▶ _Work instruction_:
Once the line containing "United States, site" is found in the entries below, restate it and each following line word for word, stopping after the line containing "common name: red deer".

▶ _Data shown_:
######
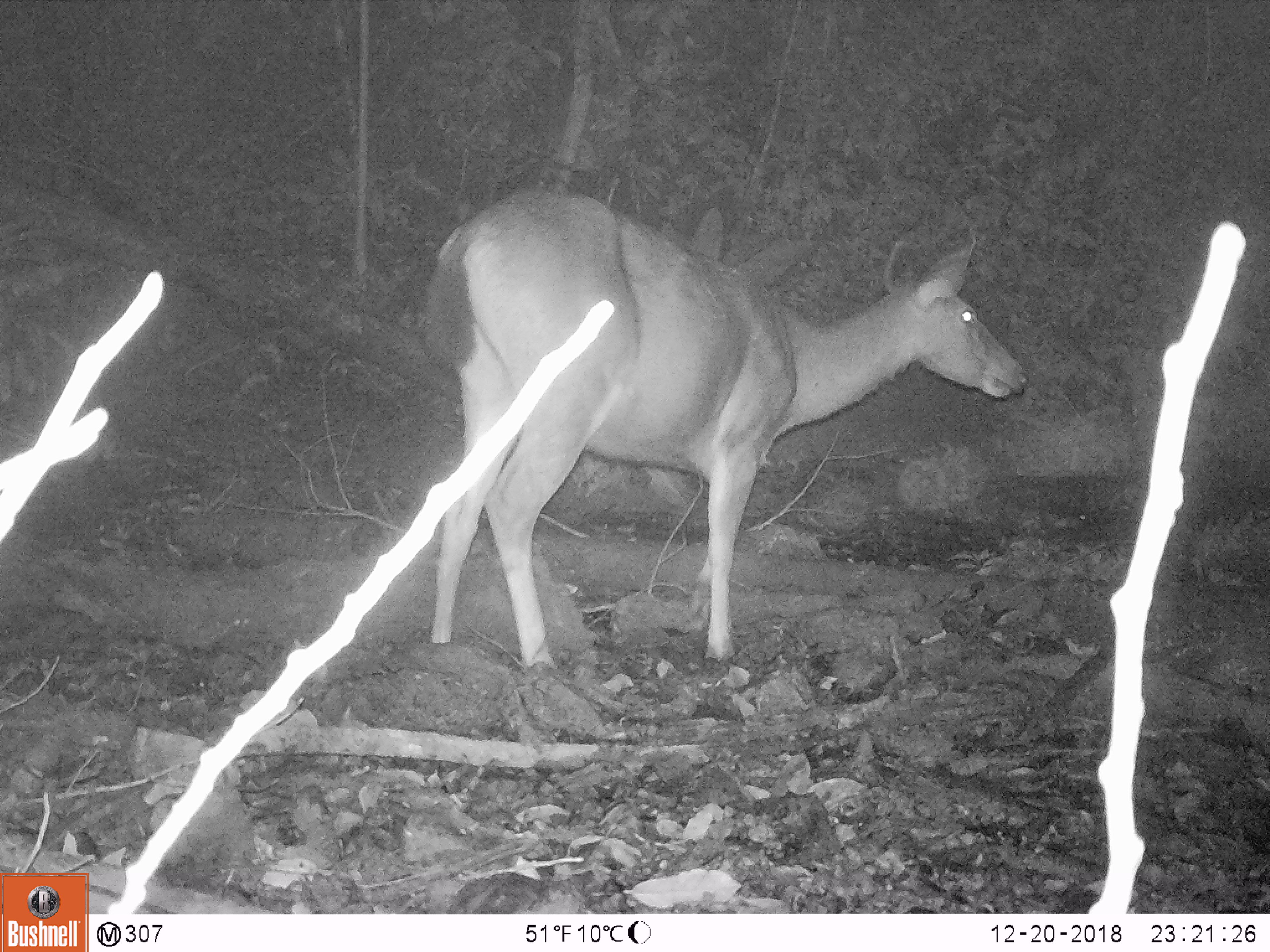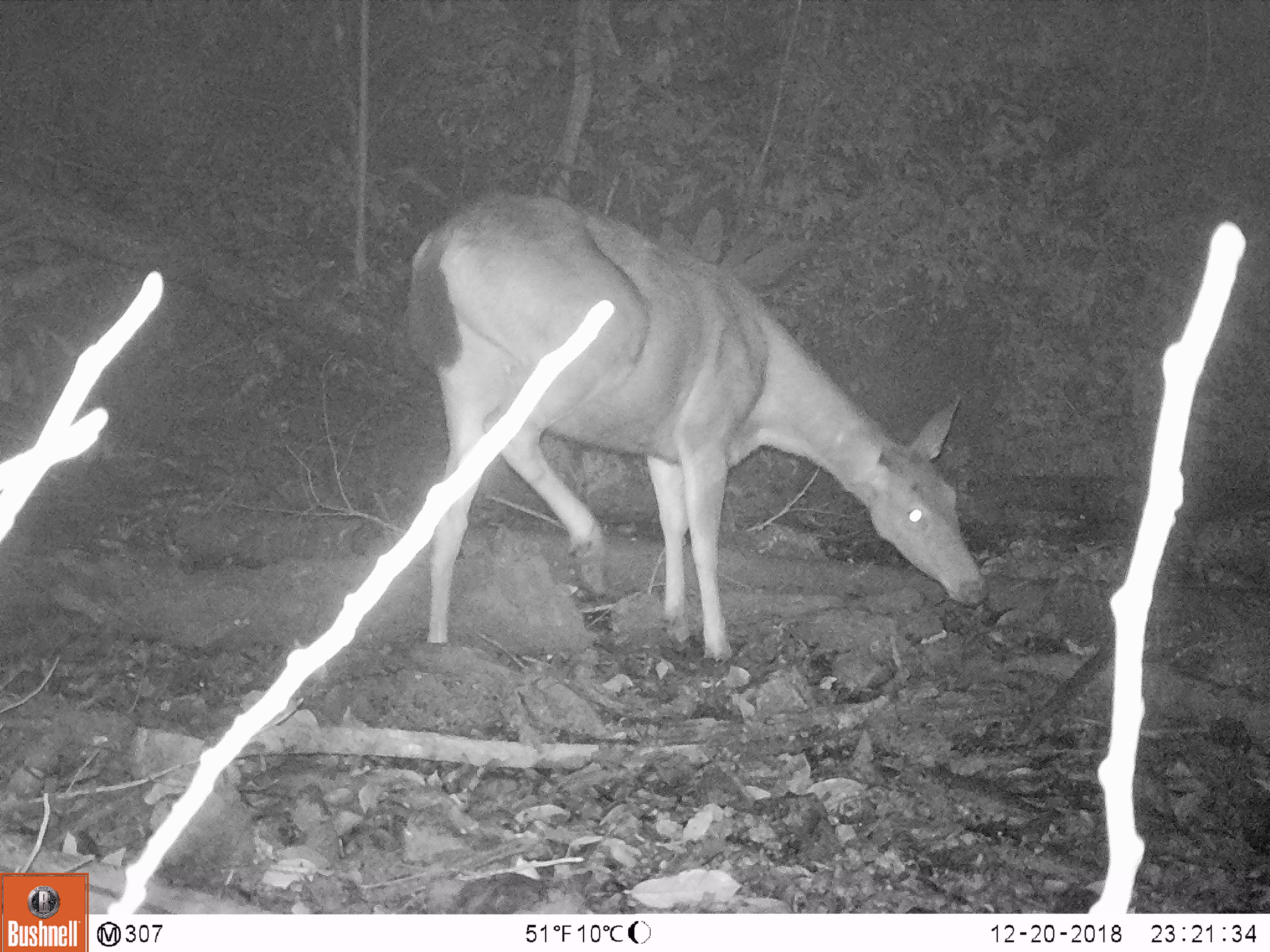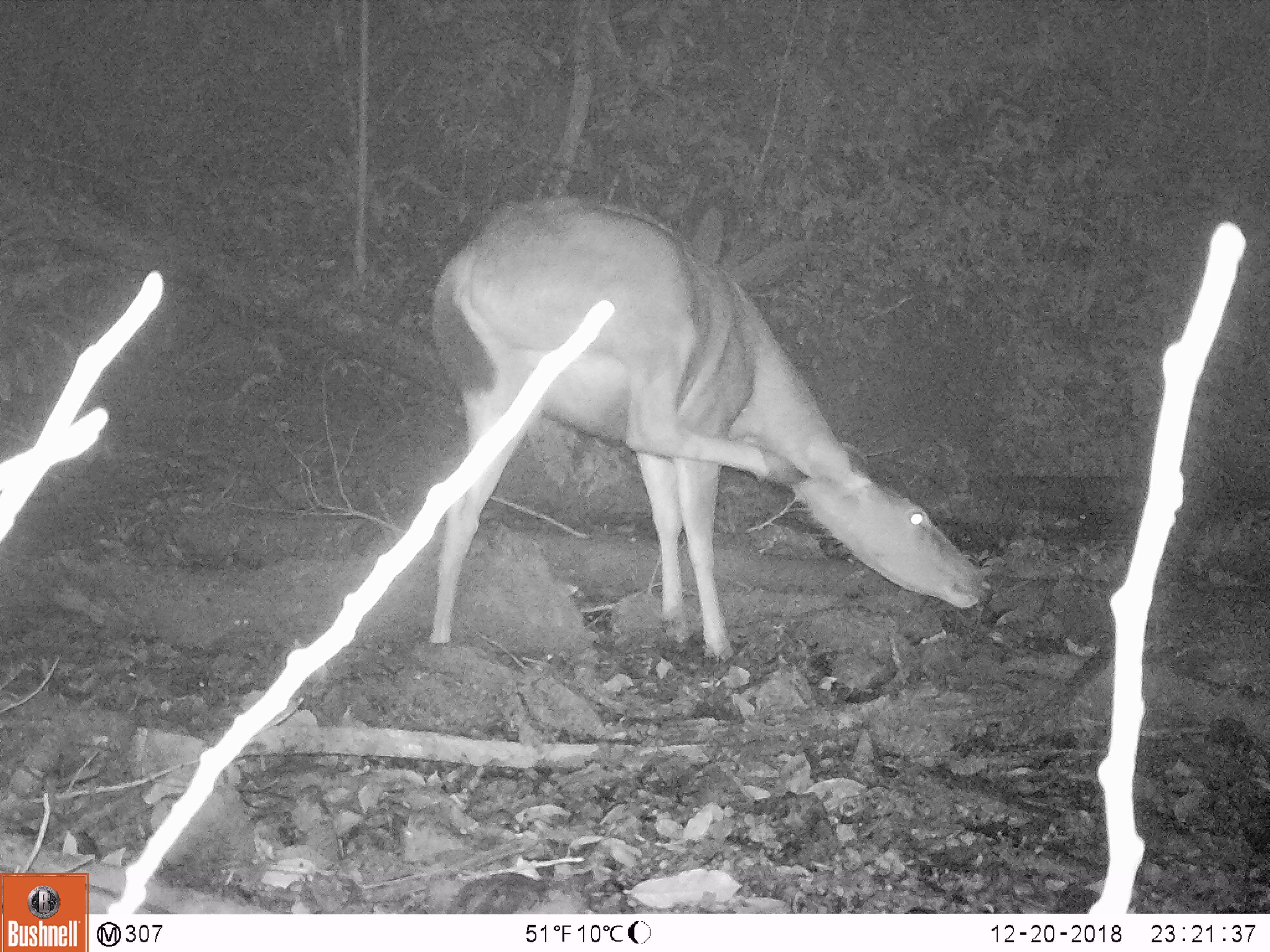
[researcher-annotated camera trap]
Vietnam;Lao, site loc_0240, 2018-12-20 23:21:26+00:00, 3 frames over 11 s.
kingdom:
######
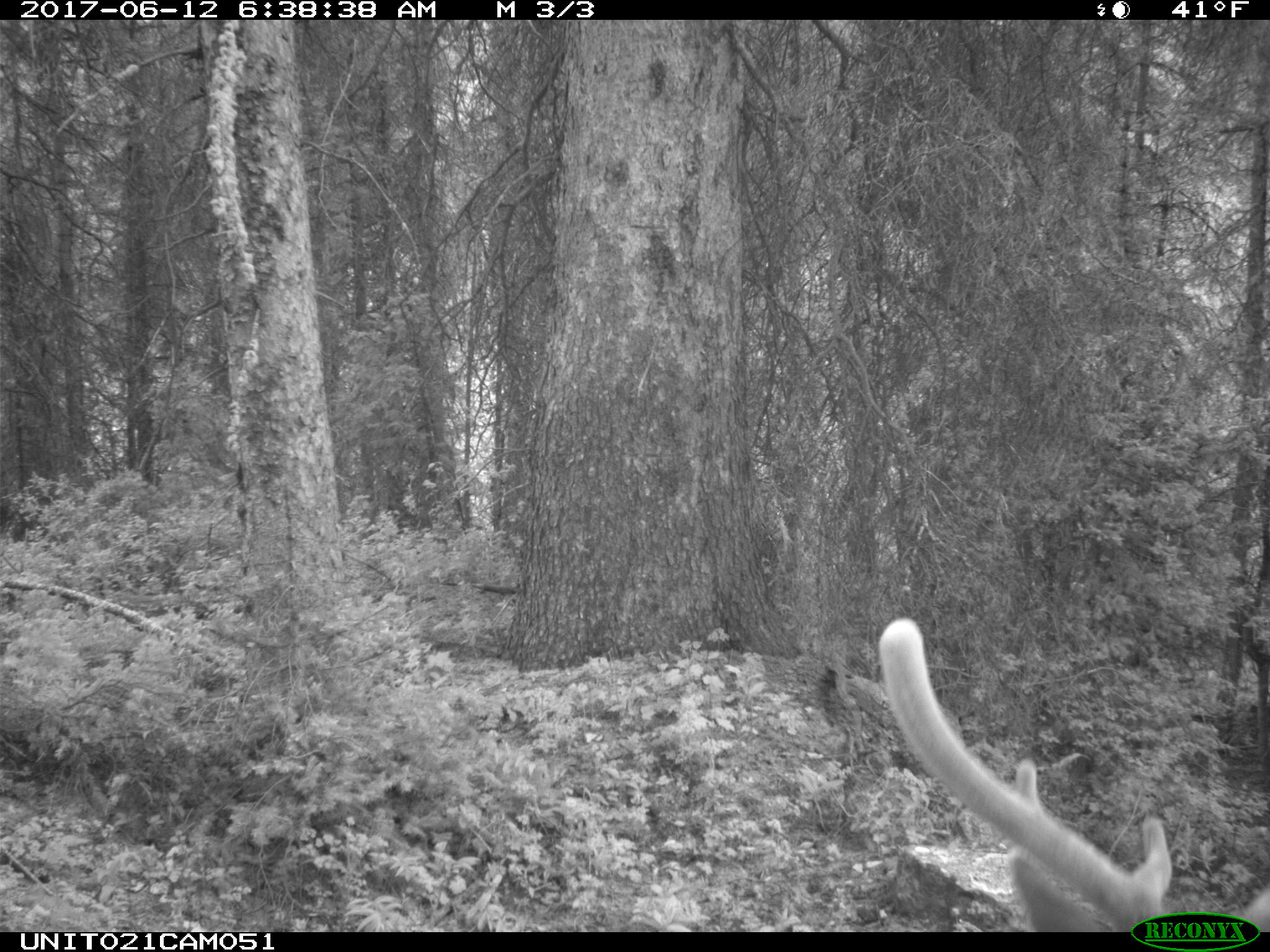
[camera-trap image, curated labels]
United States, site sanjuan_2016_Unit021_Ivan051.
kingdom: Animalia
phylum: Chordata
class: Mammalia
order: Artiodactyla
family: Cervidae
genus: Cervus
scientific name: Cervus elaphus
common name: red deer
######
▶ _Your response_:
United States, site sanjuan_2016_Unit021_Ivan051.
kingdom: Animalia
phylum: Chordata
class: Mammalia
order: Artiodactyla
family: Cervidae
genus: Cervus
scientific name: Cervus elaphus
common name: red deer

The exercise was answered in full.